#### [Задания]
**A.** Проверьте, согласуются ли с отрывком утверждения ниже. На каждое ответьте «да» или «нет» и дословно приведите слова отрывка, которые это решают.
(i) Дебют Элеоноры Севенард в «Раймонде» прошёл в начале января в Большом театре.
(ii) Руководство ждёт от ранних премьер чуда.
(iii) Прогресс в обучении артистов сократил артистический век.
**B.** Процитируйте отрывок дословно: начните со слов «В начале января» и продолжайте вплоть до слов «духовного в балете.» включительно.

#### [Отрывок]
В начале января в Большом театре состоялся дебют ведущей солистки Элеоноры Севенард в заглавной партии балета «Раймонда» (редакция Юрия Григоровича). Арсений Суржа делится впечатлениями о дебюте и рассуждает о противостоянии светского и духовного в балете.
Теперь никому и в голову не придёт ожидать от дебютанта головокружения: новые балетные этика и эстетика заставляют артистов превосходить всяческие ожидания. И никаких скидок: ни от зрителей — исполнителям, ни от исполнителей — самим себе. Какие скидки с такими-то ценами? Танцовщики последней генерации — золотые шестерёнки генераторов спектаклей. Их партии, как партии товара на конвейере, штампуются наскоро — работа нацелена на яркий и быстрый результат. Одних образы-вспышки ослепляют красотою молодости — как меня. Других слепят неверными позициями — как некоторых профессионалов. Но игра стоит свеч: премьеры вполне жизнеспособны. Едва ли и руководство от них ожидает чуда. Ранние дебюты — результат обучения нового типа артиста — универсального в своей мобильности профессионала с развитым чувством меры и аккуратным отношением к своему аппарату. Из-за этого прогресса удлинился артистический век, из-за него же и сократилось время ожидания заветной партии. Но зачастую в таких ролях за вызубренностью движений зияет дыра эмоциональной пустоты. Такова тенденция больших дебютов сегодняшнего дня.

#### [Перечень данных]
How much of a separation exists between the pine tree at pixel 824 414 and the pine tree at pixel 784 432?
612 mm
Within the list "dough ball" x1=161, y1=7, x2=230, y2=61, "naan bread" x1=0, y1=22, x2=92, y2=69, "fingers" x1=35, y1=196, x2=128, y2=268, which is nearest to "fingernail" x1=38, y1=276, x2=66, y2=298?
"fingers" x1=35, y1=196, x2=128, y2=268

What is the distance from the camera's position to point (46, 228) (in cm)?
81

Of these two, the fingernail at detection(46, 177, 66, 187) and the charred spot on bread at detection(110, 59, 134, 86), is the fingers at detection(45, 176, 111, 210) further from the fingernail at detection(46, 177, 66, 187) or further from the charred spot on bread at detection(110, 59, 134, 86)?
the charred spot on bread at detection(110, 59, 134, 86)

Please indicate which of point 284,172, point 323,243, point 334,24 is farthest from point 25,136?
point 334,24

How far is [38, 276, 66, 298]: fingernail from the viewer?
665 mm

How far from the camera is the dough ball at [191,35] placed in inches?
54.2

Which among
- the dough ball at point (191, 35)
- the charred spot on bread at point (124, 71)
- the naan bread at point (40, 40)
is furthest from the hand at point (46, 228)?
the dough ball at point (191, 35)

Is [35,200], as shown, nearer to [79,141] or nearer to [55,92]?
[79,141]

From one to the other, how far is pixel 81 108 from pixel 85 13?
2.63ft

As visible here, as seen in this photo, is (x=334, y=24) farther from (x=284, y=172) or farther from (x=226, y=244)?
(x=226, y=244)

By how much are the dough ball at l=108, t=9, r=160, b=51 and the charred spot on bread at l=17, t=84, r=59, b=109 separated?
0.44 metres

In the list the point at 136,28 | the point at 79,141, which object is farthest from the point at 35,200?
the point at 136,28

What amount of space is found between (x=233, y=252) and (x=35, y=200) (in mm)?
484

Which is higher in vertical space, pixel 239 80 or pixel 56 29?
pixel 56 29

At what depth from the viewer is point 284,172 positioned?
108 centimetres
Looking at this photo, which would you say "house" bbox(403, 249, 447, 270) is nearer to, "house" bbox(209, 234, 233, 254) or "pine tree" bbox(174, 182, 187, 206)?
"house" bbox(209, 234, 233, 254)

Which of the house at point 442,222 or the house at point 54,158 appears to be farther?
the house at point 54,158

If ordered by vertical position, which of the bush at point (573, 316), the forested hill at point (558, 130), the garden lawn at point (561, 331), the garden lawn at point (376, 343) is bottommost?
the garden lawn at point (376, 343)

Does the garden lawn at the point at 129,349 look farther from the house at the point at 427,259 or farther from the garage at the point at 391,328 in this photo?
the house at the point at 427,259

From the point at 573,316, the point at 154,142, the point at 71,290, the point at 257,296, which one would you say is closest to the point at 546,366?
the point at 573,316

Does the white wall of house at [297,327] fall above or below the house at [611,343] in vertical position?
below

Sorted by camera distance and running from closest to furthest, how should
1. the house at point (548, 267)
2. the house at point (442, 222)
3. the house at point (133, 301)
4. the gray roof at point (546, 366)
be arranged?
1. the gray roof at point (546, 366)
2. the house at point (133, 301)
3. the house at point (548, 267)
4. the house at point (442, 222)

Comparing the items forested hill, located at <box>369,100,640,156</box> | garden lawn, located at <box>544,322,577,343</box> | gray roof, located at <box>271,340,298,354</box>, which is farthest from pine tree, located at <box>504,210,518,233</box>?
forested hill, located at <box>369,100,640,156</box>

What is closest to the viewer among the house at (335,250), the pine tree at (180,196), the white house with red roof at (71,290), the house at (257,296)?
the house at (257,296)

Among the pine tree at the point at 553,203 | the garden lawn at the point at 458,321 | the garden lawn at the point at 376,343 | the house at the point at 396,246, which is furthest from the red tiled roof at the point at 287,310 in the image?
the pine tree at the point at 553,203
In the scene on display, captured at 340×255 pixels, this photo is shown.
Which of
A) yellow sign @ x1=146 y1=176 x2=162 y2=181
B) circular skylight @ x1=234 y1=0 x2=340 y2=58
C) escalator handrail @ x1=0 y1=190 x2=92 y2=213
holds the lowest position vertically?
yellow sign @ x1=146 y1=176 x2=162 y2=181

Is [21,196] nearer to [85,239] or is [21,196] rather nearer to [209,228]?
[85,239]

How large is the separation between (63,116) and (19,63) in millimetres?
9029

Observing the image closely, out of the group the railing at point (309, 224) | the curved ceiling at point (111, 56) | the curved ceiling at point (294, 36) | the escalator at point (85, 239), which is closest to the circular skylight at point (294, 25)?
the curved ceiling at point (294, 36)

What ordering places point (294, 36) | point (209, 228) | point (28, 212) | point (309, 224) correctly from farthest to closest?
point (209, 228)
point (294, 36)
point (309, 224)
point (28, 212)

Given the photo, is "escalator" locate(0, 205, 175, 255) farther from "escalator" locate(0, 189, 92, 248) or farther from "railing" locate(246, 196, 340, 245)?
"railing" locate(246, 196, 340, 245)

#### [Полные решения]
**A.**
(i) Да: «В начале января в Большом театре состоялся дебют ведущей солистки Элеоноры Севенард в заглавной партии балета «Раймонда»».
(ii) Нет: «Едва ли и руководство от них ожидает чуда».
(iii) Нет: «Из-за этого прогресса удлинился артистический век».

**B.**
В начале января в Большом театре состоялся дебют ведущей солистки Элеоноры Севенард в заглавной партии балета «Раймонда» (редакция Юрия Григоровича). Арсений Суржа делится впечатлениями о дебюте и рассуждает о противостоянии светского и духовного в балете.